What sort of test are you doing to determine that it is not having "any effects anymore"?  Your CPU might be running hotter now because it is summer or it might be running hotter because the thermal paste needs to be replaced.  If your CPU is crashing when you reduce the voltage, the under volt is definitely working.

Intel XTU might not be working anymore so I guess you need to use ThrottleStop instead.

Edit - You have a laptop.  The heatsink on the CPU might not be as snug as it was a month ago.  Is your room temperature hotter now?  Are you using a different GPU driver that is working your GPU harder now or was there a game update that might be working your CPU or GPU harder now.  There are so many variables that it is hard to do meaningful temperature testing while your CPU is loaded with a game.  ThrottleStop shows that your CPU is reaching the thermal throttling temperature and slowing down.  Time to disassemble your laptop and replace the thermal paste with something decent.  Many ROG members run hot.


----------



## Luzarin (Jul 21, 2018)

It crashed again with -115mV, but yesterday, when I did the windows reinstall, the temps on fortnite went perfectly (less than 80 Degrees, also assuming the undervolt works).
Also, where I live, it is winter. Thanks!

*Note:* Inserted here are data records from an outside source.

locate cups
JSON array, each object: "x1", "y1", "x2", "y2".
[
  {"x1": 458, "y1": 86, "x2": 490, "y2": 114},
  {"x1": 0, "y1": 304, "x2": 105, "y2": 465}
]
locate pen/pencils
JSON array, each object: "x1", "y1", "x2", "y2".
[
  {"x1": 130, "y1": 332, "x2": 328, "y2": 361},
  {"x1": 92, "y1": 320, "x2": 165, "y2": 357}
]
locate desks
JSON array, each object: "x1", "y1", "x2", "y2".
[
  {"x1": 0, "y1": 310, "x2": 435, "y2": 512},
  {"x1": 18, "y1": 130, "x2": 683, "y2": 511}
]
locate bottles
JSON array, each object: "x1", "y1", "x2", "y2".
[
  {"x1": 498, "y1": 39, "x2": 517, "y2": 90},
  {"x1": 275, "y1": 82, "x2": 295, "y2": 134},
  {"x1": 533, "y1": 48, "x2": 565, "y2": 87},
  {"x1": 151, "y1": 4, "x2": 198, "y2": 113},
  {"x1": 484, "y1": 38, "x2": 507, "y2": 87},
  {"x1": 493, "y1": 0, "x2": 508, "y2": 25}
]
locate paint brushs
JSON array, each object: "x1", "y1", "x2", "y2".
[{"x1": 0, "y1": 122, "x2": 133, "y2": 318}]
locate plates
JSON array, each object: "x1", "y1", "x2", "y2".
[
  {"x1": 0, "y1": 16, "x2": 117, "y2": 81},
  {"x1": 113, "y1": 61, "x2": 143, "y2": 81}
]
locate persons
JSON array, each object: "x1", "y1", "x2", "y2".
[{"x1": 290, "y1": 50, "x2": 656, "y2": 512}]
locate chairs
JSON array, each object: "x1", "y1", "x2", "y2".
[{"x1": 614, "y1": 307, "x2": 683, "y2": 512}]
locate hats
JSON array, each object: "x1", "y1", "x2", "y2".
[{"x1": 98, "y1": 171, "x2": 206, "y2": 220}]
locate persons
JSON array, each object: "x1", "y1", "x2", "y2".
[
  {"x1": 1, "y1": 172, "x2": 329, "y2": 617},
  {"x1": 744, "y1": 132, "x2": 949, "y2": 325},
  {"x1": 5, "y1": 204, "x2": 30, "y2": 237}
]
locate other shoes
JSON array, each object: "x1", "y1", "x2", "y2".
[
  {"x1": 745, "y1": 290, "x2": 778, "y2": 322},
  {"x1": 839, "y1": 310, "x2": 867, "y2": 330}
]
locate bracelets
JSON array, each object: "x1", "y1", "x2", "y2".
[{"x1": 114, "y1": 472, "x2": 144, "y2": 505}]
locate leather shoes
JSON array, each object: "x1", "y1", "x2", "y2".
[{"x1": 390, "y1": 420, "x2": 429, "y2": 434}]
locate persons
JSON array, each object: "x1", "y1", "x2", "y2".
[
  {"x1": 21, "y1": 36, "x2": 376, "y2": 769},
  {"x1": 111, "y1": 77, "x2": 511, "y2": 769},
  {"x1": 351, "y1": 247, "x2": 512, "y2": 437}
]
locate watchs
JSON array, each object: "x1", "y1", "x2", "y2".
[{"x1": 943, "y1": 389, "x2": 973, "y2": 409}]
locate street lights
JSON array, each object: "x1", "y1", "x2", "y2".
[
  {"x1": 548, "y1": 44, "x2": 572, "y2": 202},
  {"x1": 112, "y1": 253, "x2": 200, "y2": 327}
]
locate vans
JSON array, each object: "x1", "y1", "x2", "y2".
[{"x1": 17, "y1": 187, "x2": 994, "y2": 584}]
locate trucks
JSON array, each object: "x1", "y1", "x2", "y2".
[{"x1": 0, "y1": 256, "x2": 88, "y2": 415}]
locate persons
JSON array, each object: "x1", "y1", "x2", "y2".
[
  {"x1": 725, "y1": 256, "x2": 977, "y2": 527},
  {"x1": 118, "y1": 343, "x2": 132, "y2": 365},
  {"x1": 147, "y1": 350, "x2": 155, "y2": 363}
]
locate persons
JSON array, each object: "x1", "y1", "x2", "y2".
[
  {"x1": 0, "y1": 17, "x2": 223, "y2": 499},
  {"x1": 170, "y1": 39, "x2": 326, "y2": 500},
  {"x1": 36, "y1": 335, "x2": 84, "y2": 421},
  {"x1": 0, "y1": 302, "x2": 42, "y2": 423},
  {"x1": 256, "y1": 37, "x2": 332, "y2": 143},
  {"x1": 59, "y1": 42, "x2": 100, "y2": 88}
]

Task scheduler works now, but the temps are not getting lower, maybe I do need to replace the thermal paste, but it makes no sense that it worked perfectly yesterday and the day before didn't.


----------



## unclewebb (Jul 21, 2018)

Are you using the exact same drivers for everything inside your laptop, CPU, GPU, etc.?  When you do a complete Windows reinstall, you are comparing apples to oranges.  Your CPU might have been throttling yesterday so it was running much slower compared to today.  Try gaming with the Disable Turbo option checked in ThrottleStop.  Slowing your CPU down might significantly decrease your core temperatures without hurting game performance too much.


----------



## storm-chaser (Jul 21, 2018)

- Download CPU z here: 
https://www.cpuid.com/softwares/cpu-z.html
(download setup exe)

Then open the program and take a screenshot of the CPU tab and the memory tab (you'll see these tabs once you open the program up)

Might not help resolve your issue but at least it will give us some additional information from which to work.


----------